[Stored items]
*** Begin section ***

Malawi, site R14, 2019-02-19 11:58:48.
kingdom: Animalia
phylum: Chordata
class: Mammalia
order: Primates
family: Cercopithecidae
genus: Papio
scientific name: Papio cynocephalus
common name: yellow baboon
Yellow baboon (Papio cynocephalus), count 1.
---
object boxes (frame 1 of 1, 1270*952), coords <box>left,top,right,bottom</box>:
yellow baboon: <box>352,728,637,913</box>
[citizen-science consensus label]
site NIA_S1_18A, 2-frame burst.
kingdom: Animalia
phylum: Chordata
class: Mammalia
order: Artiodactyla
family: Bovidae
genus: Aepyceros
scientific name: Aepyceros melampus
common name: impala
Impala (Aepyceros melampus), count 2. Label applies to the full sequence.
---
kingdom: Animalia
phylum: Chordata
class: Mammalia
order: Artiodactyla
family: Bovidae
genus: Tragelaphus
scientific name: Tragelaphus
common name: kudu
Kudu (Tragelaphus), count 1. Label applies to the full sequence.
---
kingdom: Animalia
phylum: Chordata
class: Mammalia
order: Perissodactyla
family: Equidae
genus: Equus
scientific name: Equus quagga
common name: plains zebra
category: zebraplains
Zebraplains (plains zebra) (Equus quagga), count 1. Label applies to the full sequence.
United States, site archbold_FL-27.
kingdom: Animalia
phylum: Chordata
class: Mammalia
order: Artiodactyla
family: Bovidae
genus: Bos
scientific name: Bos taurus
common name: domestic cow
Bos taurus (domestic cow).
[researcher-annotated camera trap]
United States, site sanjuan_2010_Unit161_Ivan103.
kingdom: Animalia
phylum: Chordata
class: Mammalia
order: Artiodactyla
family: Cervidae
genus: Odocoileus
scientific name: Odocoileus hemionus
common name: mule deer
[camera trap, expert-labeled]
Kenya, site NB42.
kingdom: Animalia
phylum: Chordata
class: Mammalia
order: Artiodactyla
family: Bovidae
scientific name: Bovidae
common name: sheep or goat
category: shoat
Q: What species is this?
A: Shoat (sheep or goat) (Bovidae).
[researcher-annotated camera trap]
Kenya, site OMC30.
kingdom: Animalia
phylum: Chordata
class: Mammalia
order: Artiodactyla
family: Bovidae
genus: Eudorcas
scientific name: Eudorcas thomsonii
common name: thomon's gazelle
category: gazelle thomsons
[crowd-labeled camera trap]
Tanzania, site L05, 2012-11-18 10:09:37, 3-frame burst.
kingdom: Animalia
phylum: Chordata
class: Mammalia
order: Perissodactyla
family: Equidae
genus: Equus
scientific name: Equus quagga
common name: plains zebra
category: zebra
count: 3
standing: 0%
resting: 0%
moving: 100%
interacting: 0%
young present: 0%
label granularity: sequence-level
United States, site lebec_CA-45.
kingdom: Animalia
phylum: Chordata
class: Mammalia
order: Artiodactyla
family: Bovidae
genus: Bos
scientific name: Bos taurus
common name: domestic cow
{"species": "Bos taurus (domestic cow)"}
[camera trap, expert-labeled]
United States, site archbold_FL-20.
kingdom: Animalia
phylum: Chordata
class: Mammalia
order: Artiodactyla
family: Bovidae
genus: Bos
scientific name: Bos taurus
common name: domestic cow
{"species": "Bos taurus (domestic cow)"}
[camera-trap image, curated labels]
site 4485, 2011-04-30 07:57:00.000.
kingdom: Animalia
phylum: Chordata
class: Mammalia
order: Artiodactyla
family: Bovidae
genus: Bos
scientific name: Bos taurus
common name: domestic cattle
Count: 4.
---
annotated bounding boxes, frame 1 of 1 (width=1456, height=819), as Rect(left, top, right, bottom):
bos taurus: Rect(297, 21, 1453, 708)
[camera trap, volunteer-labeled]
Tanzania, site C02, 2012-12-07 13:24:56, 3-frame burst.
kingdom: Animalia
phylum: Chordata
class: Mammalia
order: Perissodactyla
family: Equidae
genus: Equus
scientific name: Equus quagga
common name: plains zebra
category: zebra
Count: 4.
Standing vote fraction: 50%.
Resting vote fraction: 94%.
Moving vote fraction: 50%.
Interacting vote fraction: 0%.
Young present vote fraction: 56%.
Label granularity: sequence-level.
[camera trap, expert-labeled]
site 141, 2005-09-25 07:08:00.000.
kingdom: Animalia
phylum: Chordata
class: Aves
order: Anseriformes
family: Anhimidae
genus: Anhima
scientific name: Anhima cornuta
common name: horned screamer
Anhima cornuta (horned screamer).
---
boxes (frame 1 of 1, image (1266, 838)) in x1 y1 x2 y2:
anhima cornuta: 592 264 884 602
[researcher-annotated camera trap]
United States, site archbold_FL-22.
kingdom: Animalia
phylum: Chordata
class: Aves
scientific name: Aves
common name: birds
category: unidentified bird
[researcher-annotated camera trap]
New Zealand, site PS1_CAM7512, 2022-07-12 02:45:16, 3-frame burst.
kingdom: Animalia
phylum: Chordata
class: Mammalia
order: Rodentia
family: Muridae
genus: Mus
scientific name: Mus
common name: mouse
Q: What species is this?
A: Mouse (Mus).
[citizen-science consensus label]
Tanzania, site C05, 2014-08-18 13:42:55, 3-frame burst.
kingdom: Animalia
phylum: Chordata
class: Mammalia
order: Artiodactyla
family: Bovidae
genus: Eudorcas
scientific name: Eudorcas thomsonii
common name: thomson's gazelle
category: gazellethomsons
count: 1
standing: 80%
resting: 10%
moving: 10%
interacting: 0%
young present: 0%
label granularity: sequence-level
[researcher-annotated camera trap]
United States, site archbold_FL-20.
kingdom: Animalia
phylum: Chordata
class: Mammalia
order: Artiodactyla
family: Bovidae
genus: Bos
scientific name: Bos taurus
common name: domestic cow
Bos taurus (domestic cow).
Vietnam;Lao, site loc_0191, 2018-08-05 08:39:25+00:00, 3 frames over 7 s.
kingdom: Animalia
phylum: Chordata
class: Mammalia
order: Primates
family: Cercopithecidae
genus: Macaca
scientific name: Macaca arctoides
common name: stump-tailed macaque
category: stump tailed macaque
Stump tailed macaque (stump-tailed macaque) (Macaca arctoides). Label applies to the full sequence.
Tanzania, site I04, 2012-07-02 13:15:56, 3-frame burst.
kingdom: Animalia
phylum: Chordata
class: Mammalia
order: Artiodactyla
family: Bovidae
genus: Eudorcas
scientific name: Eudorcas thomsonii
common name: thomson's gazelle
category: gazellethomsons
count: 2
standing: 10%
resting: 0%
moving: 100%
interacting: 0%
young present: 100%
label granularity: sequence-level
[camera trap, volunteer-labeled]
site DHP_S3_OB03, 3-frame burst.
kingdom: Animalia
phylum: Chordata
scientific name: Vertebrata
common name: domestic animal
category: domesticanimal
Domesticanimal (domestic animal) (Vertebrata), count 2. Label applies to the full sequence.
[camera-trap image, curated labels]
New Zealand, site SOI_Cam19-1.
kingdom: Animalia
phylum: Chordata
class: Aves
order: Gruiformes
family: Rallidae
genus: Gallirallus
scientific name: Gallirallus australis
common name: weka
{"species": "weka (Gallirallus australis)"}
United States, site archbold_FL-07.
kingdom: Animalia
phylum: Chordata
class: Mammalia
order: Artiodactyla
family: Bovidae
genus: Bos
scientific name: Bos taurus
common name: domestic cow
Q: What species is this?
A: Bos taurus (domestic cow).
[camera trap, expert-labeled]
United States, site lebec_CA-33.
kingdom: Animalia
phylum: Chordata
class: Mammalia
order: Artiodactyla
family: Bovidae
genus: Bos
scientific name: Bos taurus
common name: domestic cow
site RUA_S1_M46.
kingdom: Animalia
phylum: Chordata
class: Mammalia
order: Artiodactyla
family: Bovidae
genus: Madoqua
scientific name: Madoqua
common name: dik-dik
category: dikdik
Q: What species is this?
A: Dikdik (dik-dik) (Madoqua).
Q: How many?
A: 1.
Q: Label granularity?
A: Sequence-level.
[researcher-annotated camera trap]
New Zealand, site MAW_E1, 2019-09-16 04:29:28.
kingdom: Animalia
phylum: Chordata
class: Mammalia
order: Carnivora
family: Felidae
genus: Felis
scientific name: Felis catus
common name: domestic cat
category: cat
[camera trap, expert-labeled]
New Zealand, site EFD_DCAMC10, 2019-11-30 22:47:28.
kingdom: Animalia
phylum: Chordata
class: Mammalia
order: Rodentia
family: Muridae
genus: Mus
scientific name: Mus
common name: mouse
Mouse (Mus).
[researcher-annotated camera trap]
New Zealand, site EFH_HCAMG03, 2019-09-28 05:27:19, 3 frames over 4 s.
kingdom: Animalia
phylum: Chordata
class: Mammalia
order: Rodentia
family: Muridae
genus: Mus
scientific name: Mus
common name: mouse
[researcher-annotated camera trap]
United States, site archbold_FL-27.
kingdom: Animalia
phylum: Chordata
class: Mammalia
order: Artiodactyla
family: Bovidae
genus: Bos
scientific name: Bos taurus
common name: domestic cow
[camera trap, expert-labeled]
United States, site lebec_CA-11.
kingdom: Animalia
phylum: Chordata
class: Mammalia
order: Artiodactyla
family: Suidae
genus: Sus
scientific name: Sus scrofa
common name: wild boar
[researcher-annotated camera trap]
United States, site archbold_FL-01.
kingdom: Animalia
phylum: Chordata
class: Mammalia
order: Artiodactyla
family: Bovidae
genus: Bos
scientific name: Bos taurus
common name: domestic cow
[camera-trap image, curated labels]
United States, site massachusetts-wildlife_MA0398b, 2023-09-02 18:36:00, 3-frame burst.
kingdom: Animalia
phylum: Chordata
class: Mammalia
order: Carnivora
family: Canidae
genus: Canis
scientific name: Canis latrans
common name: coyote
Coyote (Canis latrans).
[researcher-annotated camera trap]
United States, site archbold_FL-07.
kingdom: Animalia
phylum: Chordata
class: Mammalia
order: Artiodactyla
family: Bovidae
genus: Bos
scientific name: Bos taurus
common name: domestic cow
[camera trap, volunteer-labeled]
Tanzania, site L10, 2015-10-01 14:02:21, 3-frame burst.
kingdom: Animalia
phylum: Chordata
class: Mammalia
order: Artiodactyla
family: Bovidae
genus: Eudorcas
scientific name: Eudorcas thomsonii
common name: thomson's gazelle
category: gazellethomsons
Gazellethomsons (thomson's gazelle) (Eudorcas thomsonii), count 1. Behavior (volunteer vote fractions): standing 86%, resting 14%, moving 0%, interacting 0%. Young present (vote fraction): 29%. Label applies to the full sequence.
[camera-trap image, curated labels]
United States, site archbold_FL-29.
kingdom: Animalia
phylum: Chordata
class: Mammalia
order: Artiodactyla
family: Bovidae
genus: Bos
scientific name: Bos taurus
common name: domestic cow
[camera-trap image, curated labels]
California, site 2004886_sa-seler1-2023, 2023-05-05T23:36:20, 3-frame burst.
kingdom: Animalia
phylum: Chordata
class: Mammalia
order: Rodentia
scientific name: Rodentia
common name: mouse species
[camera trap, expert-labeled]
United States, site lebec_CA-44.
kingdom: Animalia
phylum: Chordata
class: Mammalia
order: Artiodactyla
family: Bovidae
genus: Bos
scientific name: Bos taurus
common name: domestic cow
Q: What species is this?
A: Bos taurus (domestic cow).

*** End section ***

## Task to carry out
Keep only those lines of the records that hold "Tanzania", and return them.

## Solution to this exercise
Tanzania, site L05, 2012-11-18 10:09:37, 3-frame burst.
Tanzania, site C02, 2012-12-07 13:24:56, 3-frame burst.
Tanzania, site C05, 2014-08-18 13:42:55, 3-frame burst.
Tanzania, site I04, 2012-07-02 13:15:56, 3-frame burst.
Tanzania, site L10, 2015-10-01 14:02:21, 3-frame burst.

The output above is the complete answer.